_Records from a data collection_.
## Start
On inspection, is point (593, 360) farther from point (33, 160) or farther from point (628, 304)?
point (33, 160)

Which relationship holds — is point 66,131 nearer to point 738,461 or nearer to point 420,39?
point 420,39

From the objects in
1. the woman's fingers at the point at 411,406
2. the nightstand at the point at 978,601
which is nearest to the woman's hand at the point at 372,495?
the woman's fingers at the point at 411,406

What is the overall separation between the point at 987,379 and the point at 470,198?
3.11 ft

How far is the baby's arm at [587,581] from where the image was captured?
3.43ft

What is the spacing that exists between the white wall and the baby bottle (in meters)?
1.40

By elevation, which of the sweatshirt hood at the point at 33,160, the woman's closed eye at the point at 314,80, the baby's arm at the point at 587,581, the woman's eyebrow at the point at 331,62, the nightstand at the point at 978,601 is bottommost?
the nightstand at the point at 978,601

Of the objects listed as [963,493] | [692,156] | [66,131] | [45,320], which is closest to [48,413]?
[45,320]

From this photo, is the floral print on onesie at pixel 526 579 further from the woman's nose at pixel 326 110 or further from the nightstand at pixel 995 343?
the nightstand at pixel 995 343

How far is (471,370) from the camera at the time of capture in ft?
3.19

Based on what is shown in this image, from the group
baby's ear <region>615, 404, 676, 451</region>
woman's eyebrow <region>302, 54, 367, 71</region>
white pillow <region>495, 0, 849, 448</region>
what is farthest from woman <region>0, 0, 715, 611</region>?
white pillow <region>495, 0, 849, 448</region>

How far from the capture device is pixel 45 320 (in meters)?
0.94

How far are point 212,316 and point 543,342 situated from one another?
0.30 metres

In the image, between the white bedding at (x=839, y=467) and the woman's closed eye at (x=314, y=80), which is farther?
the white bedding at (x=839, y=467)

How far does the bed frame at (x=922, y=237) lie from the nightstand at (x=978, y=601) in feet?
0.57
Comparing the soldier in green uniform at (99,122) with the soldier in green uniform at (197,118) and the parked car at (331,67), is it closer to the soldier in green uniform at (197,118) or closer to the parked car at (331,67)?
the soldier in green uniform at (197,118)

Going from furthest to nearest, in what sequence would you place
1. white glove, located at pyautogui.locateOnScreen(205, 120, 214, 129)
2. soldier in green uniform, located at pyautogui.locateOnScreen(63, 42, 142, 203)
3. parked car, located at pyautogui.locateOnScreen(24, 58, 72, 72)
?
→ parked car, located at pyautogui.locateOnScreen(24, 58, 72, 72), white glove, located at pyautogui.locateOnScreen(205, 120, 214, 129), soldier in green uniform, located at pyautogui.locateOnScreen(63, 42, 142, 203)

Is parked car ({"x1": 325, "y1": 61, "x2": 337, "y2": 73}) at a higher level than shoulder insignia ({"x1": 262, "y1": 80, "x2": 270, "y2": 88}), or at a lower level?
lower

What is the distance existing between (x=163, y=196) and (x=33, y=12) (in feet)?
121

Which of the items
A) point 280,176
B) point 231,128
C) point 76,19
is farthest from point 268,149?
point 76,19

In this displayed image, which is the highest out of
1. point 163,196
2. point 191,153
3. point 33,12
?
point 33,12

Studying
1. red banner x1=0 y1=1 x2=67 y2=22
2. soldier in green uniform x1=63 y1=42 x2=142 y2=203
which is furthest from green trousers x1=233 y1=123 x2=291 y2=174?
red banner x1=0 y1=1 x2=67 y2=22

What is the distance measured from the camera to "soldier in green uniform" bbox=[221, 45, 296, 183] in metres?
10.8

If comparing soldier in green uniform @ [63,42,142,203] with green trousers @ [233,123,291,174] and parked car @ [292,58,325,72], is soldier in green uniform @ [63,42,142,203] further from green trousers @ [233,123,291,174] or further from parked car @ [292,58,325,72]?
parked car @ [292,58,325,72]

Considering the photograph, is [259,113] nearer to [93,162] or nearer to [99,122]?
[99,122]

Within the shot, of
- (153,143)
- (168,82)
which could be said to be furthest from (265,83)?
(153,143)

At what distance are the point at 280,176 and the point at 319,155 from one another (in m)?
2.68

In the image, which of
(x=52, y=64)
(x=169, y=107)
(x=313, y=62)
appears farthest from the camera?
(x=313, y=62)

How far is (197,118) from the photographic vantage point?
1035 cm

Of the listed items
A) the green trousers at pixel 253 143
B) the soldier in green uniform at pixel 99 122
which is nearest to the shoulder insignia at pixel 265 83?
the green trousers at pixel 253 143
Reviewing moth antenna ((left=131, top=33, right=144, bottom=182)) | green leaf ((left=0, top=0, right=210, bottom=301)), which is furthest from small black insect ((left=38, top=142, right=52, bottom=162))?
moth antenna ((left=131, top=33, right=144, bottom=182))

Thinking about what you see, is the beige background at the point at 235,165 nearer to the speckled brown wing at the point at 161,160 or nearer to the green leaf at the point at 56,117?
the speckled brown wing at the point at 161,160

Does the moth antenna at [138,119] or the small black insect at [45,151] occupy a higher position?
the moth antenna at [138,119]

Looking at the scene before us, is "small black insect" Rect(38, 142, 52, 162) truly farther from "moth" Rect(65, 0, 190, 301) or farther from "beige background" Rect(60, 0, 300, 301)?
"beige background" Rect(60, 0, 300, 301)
## End
_Objective_. Copy the data verbatim, starting at the line containing "Does the moth" and ending at the end of the data.

_The reply_.
Does the moth antenna at [138,119] or the small black insect at [45,151] occupy a higher position?
the moth antenna at [138,119]

Looking at the scene before us, is "small black insect" Rect(38, 142, 52, 162) truly farther from "moth" Rect(65, 0, 190, 301) or farther from "beige background" Rect(60, 0, 300, 301)?
"beige background" Rect(60, 0, 300, 301)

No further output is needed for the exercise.